Additional requirements of the safe harbor apply. Ownership of the facility, or remuneration from it, cannot be related to volume of referrals, services furnished, or the amount of business otherwise generated from that physician to the EASC. The amount of payment to physician owners from facility revenues must be directly proportional to the amount of each owner’s capital investment. There must be no requirement that a passive investor make referrals to the EASC, and the EASC or any investor cannot make loans or guarantee a loan for a physician, if these funds are used to purchase ownership in the EASC. Each physician must agree to treat Medicare and Medicaid patients. Finally, the physician owner must derive at least one-third of his or her medical practice income from the performance of procedures that require an EASC or hospital endoscopy unit setting.

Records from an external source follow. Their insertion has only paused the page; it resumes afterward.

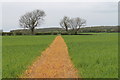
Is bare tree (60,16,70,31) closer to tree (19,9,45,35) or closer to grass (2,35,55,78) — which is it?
tree (19,9,45,35)

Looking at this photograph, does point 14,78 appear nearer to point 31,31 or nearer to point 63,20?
point 31,31

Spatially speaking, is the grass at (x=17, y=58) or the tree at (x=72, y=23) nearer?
the grass at (x=17, y=58)

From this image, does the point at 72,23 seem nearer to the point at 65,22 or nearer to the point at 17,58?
the point at 65,22

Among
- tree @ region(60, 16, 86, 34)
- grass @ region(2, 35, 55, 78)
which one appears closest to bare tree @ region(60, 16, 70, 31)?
tree @ region(60, 16, 86, 34)

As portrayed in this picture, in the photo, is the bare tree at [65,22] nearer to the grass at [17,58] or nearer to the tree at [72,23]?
the tree at [72,23]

Other general federal health-related laws and rules relevant to endoscopy facilities include the False Claims Act and copayment waivers, Stark provisions, Health Insurance Portability and Accountability Act (HIPAA) provisions, and labor and employment issues. The False Claims Act was designed to prevent false billings, claims that are medically unnecessary, and billings for inappropriately high payment. Copayment or deductible waivers may also be illegal if the government suspects such waivers are likely to induce referrals. Stark provisions stem from the Ethics in Patients Referrals Act. They are closely related to Fraud and Abuse Statutes but are civil rather than criminal laws. The regulatory body overseeing Medicare has ruled that a physician does not make an illegal referral for a procedure when he or she either personally performs the service or refers a patient to a partner to perform the service. HIPAA provisions are rules and regulations covering patient health information disclosed by any covered health care entity, provider, or facility. Regarding labor and employment issues, numerous rules and regulations cover discrimination, harassment, protection of the disabled, and workplace safety. The Occupational Health and Safety Act (OSHA) of 1970 seeks to protect employees from recognized work hazards that might cause death or serious harm. For endoscopy centers, OSHA requirements of major importance cover cleaning of endoscopic equipment, disinfection, and appropriate ventilation.

Third-Party Accreditation

After state licensure and Medicare certification have been obtained, some states or specific payers may require a third-party accreditation before authorizing payments to an endoscopy facility. This accreditation can be provided by inspection from JCAHO, AAAHC, or AAAASF. Although these accreditations are typically achieved after state licensure, sometimes they can be pursued simultaneously with Medicare inspection. Under certain circumstances, Medicare accepts accreditation from one of the third-party accreditation authorities in lieu of its own survey; this is known as attaining “deemed status,” and it obviates an additional inspection. These third-party accreditations focus on patient-related and organizational functions and, in the case of an EASC, concentrate on the “environment of care” or “facilities and environment.”

Third-party inspection of a facility can be challenging and demands that the owners and operators fully understand the standards of each specific accrediting organization. A JCAHO survey scrutinizes five patient-focused functions and six organization-focused functions. Patient-related functions include patient rights and organization ethics, assessment of patients, care of patients, education of patients and family, and continuity of care. Organization functions include standards dealing with organization improvement; leadership; management of the environment of care; human resources; information; and surveillance, prevention, and control of infection. AAAHC and AAAASF inspections assess similar functions, although these may be grouped under different organizational headings.